— Begin Source excerpt —

Question

Vertical displacement of a plank with a body of mass ' $m$ ' on it is varying according to law $y=\sin \omega t+\sqrt{3} \cos \omega t$. The minimum value of $\omega$ for which the mass just breaks off the plank and the moment it occurs first after $t =0$ are given by: ( $y$ is positive vertically upwards)

• A. $\sqrt{\frac{ g }{2}}, \frac{\sqrt{2}}{6} \frac{\pi}{\sqrt{ g }}$
• B. $\frac{ g }{\sqrt{2}}, \frac{2}{3} \sqrt{\frac{\pi}{ g }}$
• C. $\sqrt{\frac{ g }{2}}, \frac{\pi}{3} \sqrt{\frac{2}{ g }}$
• D. $\sqrt{2 g }, \sqrt{\frac{2 \pi}{3 g }}$

Answer 1

Answer: (A)

— End Source excerpt —
— Begin Data section —

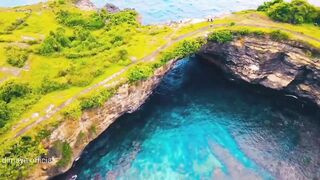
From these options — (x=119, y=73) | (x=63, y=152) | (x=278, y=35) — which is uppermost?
(x=278, y=35)

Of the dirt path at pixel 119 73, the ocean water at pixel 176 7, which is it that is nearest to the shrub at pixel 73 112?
the dirt path at pixel 119 73

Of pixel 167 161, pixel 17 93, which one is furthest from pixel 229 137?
pixel 17 93

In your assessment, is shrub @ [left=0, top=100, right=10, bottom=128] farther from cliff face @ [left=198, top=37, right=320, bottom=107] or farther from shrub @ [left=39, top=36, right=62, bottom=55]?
cliff face @ [left=198, top=37, right=320, bottom=107]

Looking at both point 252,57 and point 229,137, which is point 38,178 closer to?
point 229,137

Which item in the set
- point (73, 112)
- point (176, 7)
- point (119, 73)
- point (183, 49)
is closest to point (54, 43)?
point (119, 73)

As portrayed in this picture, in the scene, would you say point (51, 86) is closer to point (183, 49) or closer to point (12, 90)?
point (12, 90)

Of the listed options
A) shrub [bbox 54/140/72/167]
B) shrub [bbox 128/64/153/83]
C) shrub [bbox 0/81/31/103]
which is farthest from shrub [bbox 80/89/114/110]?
shrub [bbox 0/81/31/103]
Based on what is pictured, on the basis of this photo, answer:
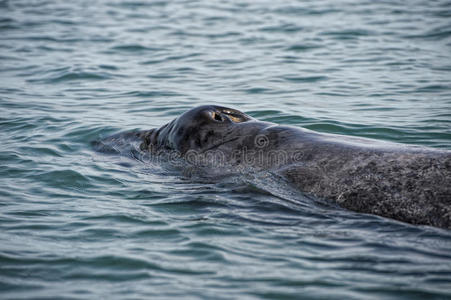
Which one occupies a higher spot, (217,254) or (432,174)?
(432,174)

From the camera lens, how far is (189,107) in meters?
12.3

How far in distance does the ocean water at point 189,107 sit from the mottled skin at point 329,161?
0.23 meters

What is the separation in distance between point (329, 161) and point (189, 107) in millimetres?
5917

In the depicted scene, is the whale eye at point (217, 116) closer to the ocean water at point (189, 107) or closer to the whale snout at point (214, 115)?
the whale snout at point (214, 115)

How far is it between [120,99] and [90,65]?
12.3 ft

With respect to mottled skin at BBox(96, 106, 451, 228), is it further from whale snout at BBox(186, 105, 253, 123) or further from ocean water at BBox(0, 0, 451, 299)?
ocean water at BBox(0, 0, 451, 299)

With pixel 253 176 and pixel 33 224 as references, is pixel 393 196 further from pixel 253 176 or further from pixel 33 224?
pixel 33 224

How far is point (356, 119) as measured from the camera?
11.0 metres

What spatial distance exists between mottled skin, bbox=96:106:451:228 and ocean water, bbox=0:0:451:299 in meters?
0.23

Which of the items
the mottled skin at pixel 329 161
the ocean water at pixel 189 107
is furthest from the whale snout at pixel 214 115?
the ocean water at pixel 189 107

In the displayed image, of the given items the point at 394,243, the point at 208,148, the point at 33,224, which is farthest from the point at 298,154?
the point at 33,224

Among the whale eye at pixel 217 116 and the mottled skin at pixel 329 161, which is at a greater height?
the whale eye at pixel 217 116

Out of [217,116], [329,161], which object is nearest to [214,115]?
[217,116]

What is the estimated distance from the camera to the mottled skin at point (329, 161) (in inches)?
237
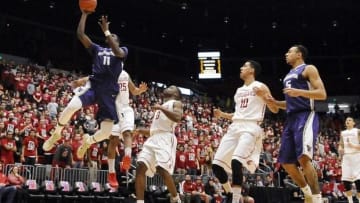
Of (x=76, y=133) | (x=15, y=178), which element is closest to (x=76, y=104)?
(x=15, y=178)

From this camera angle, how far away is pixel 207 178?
15.7 metres

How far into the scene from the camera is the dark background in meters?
24.5

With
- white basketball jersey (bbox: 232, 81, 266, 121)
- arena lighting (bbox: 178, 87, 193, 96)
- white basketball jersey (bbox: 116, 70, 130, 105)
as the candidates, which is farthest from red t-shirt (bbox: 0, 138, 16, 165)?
arena lighting (bbox: 178, 87, 193, 96)

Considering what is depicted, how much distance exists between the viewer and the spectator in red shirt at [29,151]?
41.5 ft

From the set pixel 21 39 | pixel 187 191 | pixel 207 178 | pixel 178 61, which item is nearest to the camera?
pixel 187 191

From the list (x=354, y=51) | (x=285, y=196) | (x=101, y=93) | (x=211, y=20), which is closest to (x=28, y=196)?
(x=101, y=93)

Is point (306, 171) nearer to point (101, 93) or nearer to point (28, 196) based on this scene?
point (101, 93)

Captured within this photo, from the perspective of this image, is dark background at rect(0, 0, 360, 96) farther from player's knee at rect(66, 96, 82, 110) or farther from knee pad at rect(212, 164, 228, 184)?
knee pad at rect(212, 164, 228, 184)

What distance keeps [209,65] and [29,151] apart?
57.0ft

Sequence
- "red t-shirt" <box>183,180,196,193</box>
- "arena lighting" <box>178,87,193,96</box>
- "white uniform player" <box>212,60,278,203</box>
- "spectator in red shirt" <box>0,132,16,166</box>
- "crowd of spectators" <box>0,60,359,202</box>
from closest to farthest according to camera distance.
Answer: "white uniform player" <box>212,60,278,203</box> → "spectator in red shirt" <box>0,132,16,166</box> → "crowd of spectators" <box>0,60,359,202</box> → "red t-shirt" <box>183,180,196,193</box> → "arena lighting" <box>178,87,193,96</box>

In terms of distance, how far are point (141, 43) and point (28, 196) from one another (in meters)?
20.2

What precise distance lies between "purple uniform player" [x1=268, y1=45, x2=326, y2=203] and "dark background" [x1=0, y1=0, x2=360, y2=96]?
696 inches

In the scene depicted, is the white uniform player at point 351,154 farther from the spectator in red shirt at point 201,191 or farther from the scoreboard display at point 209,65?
the scoreboard display at point 209,65

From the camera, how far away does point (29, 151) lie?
12.7 meters
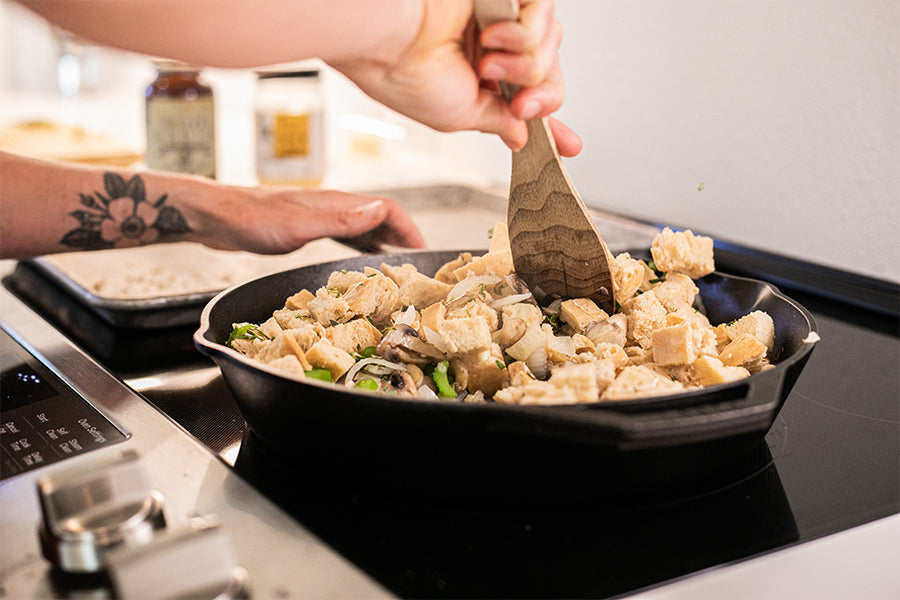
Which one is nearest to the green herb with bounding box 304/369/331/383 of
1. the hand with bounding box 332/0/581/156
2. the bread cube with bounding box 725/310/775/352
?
the hand with bounding box 332/0/581/156

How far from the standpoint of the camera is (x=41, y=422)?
34.2 inches

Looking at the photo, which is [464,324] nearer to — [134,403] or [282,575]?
[282,575]

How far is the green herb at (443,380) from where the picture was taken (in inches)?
32.1

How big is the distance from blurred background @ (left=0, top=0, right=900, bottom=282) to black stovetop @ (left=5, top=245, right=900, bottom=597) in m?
0.48

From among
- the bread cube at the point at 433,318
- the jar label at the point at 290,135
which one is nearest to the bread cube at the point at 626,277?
the bread cube at the point at 433,318

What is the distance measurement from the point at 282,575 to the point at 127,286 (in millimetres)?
876

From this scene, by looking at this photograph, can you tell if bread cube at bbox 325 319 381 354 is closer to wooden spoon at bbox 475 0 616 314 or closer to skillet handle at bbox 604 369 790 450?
wooden spoon at bbox 475 0 616 314

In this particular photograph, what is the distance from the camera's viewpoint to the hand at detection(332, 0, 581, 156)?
0.84 meters

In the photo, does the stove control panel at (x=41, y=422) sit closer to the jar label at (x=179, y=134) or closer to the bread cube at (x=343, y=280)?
the bread cube at (x=343, y=280)

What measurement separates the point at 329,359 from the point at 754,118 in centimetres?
94

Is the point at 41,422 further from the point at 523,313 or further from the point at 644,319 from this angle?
the point at 644,319

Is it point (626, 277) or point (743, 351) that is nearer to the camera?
point (743, 351)

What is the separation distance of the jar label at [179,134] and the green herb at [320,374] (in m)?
1.38

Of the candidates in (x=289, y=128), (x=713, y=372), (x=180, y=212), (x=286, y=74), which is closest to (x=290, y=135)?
(x=289, y=128)
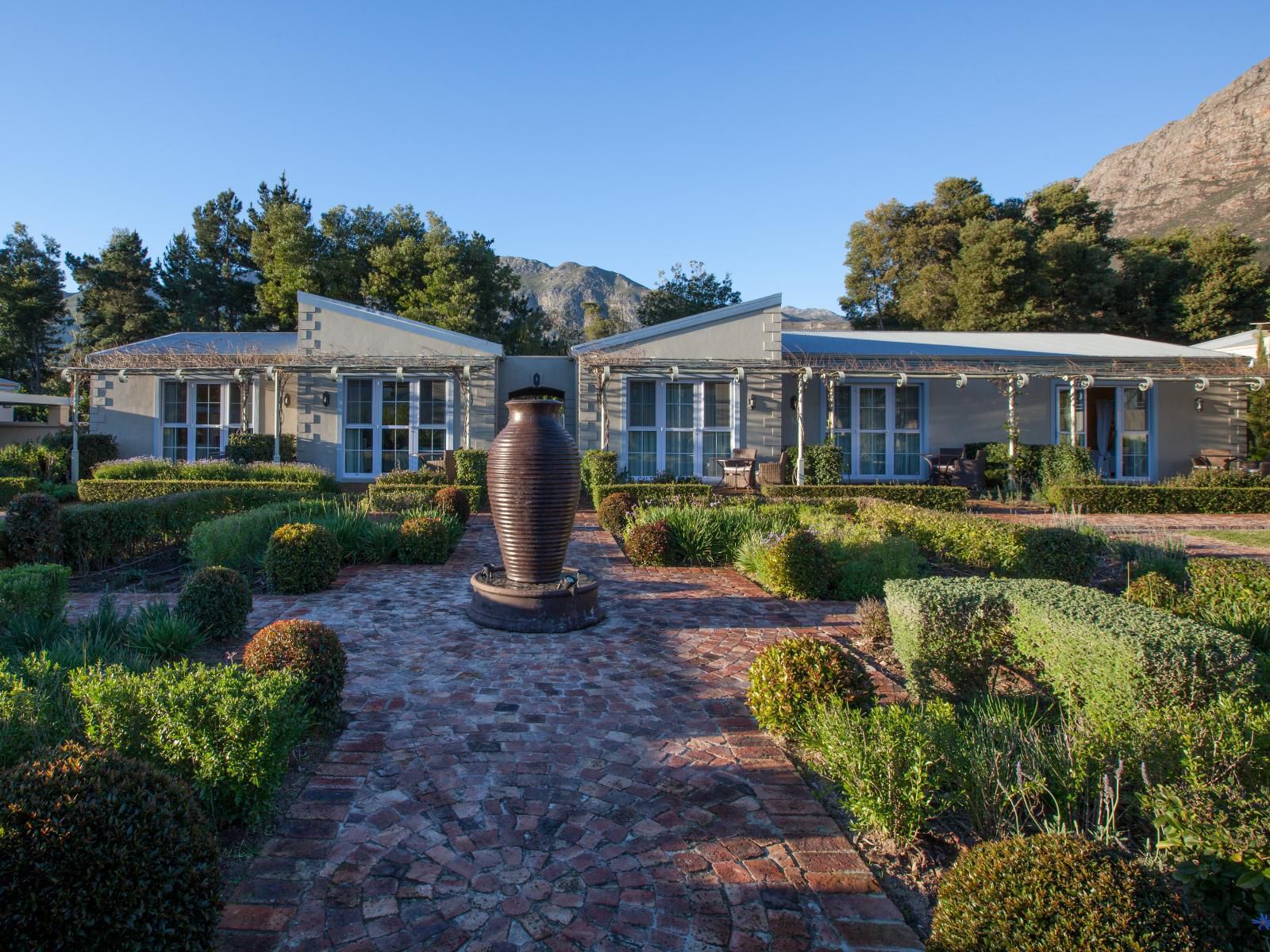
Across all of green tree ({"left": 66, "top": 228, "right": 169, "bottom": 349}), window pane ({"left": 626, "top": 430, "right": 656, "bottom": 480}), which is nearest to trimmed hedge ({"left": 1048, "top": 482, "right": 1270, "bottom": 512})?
window pane ({"left": 626, "top": 430, "right": 656, "bottom": 480})

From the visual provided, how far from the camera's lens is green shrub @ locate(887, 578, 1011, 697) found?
4062 millimetres

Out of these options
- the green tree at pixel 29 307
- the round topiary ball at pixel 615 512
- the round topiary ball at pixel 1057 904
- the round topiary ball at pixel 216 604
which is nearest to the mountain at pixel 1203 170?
the round topiary ball at pixel 615 512

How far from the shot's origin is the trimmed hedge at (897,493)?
41.6 feet

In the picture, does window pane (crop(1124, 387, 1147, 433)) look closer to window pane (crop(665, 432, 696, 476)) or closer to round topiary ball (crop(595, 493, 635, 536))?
window pane (crop(665, 432, 696, 476))

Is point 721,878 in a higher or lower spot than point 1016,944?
lower

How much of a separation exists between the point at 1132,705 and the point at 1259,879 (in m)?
1.23

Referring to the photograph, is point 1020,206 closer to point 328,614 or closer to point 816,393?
point 816,393

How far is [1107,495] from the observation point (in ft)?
43.4

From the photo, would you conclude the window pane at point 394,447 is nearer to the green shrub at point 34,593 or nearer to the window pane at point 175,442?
the window pane at point 175,442

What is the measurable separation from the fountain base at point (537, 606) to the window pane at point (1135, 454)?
55.3ft

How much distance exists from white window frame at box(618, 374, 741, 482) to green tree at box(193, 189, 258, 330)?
921 inches

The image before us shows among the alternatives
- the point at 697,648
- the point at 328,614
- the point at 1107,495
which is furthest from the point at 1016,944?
the point at 1107,495

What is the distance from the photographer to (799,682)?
147 inches

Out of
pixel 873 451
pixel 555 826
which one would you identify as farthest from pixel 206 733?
pixel 873 451
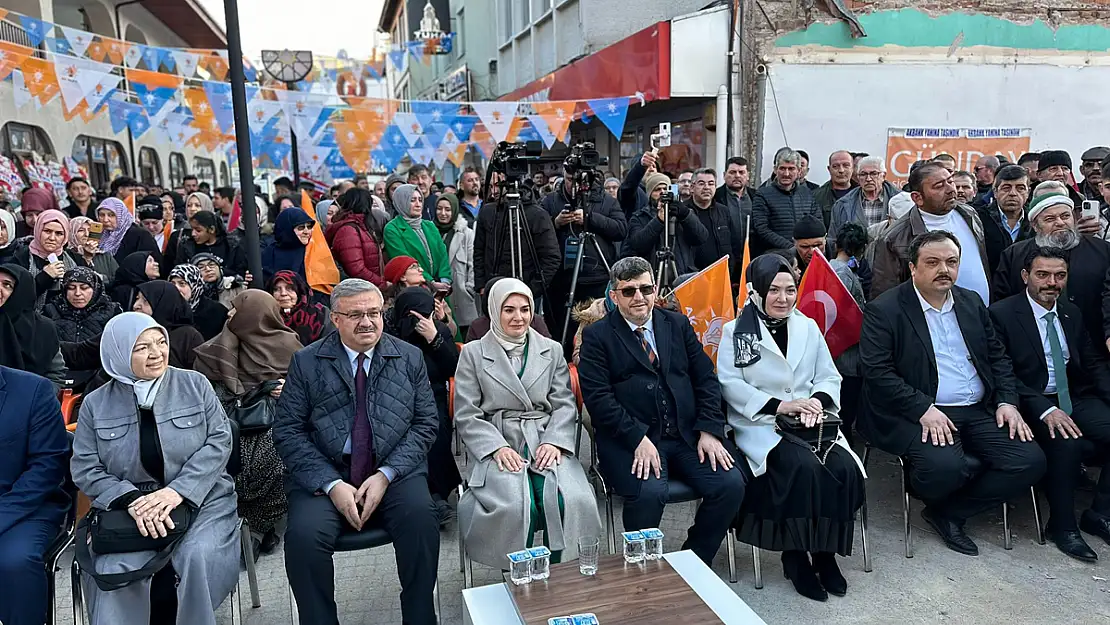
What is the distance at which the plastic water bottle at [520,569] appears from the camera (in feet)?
8.25

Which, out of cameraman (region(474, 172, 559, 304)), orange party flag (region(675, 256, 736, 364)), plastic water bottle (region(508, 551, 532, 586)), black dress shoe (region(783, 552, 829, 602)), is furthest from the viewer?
cameraman (region(474, 172, 559, 304))

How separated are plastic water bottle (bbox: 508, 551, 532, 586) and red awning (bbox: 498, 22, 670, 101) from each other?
23.5 ft

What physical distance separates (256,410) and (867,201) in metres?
4.35

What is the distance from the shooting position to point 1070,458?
356cm

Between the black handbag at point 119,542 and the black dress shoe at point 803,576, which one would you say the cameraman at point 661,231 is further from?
the black handbag at point 119,542

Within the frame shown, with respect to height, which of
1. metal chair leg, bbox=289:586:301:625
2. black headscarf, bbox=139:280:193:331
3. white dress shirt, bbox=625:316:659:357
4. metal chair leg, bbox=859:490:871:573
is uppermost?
black headscarf, bbox=139:280:193:331

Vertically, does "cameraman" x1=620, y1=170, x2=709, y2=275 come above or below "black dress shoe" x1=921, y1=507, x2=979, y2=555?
above

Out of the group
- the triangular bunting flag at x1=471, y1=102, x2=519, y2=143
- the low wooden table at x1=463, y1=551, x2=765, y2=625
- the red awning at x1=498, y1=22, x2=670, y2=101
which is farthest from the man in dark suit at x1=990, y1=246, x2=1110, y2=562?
the triangular bunting flag at x1=471, y1=102, x2=519, y2=143

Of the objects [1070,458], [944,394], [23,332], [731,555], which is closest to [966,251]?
[944,394]

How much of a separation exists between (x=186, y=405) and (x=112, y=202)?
380cm

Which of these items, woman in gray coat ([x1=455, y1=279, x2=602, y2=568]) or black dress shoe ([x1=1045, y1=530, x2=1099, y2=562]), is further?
black dress shoe ([x1=1045, y1=530, x2=1099, y2=562])

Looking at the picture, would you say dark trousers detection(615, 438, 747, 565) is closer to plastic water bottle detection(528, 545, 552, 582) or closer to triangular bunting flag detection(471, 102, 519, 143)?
plastic water bottle detection(528, 545, 552, 582)

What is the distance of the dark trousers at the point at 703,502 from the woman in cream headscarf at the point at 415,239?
269 cm

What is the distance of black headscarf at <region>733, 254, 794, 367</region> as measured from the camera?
11.5 feet
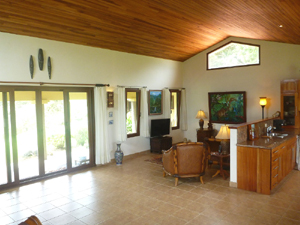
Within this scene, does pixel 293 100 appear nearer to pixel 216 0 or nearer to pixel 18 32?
pixel 216 0

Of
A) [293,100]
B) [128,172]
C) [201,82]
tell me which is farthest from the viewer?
[201,82]

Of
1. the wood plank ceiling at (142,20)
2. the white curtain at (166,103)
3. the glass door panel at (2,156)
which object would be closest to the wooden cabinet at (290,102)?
the wood plank ceiling at (142,20)

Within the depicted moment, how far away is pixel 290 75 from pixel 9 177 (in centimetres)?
881

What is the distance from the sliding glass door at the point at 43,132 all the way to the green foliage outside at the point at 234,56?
5.24 meters

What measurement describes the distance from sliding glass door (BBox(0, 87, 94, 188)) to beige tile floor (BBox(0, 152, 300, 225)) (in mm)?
492

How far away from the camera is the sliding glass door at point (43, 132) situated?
612 cm

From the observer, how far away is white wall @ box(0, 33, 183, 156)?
Result: 6.06 m

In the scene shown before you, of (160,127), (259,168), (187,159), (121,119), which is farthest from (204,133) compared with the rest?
(259,168)

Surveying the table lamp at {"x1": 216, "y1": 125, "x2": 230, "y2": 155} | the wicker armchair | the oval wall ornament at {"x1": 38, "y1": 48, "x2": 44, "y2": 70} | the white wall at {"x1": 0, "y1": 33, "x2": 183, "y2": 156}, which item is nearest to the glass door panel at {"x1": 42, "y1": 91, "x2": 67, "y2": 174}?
the white wall at {"x1": 0, "y1": 33, "x2": 183, "y2": 156}

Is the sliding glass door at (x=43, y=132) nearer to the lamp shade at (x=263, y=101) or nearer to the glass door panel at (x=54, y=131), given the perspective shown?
the glass door panel at (x=54, y=131)

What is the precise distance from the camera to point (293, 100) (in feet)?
26.7

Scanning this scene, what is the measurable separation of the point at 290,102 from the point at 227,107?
7.61 feet

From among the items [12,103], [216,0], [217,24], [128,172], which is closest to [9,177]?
[12,103]

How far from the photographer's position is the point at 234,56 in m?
9.80
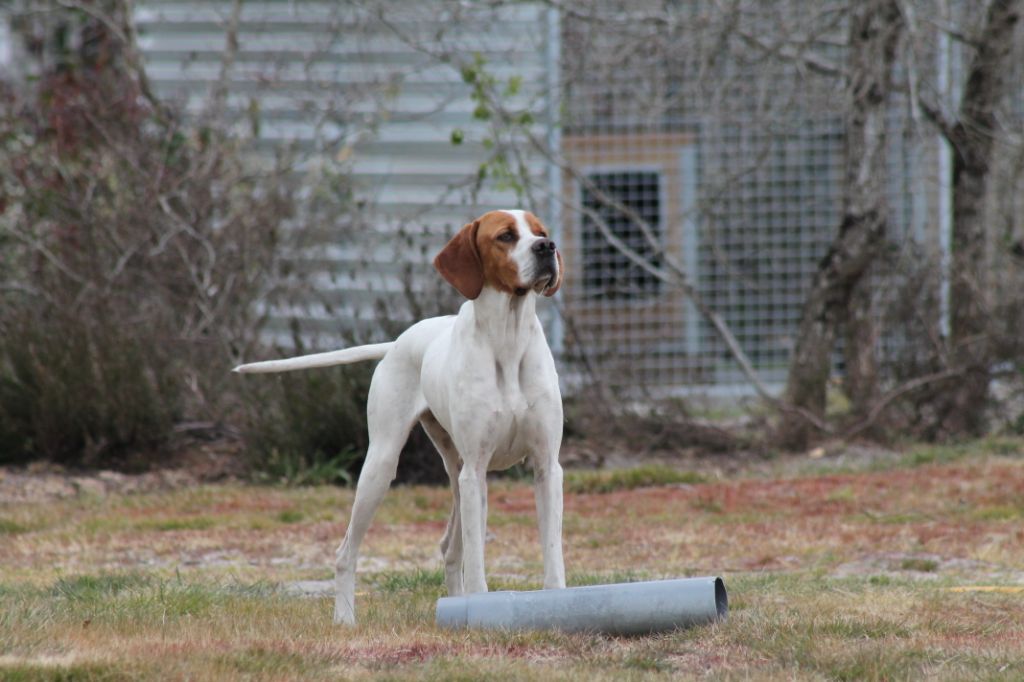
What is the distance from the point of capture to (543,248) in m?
4.73

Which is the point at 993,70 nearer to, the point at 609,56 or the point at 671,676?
the point at 609,56

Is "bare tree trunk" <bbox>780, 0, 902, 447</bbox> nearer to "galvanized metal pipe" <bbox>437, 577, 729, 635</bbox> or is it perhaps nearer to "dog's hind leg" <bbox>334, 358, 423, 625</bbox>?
"dog's hind leg" <bbox>334, 358, 423, 625</bbox>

— End Data section —

**Short problem**. Write out the plank problem word for word, starting at "Vertical displacement of" and ending with "positive vertically upwards)", inclusive. These items were taken from a separate source.

**Exercise solution**.
Vertical displacement of a plank with a body of mass ' $m$ ' on it is varying according to law $y=\sin \omega t+\sqrt{3} \cos \omega t$. The minimum value of $\omega$ for which the mass just breaks off the plank and the moment it occurs first after $t =0$ are given by: ( $y$ is positive vertically upwards)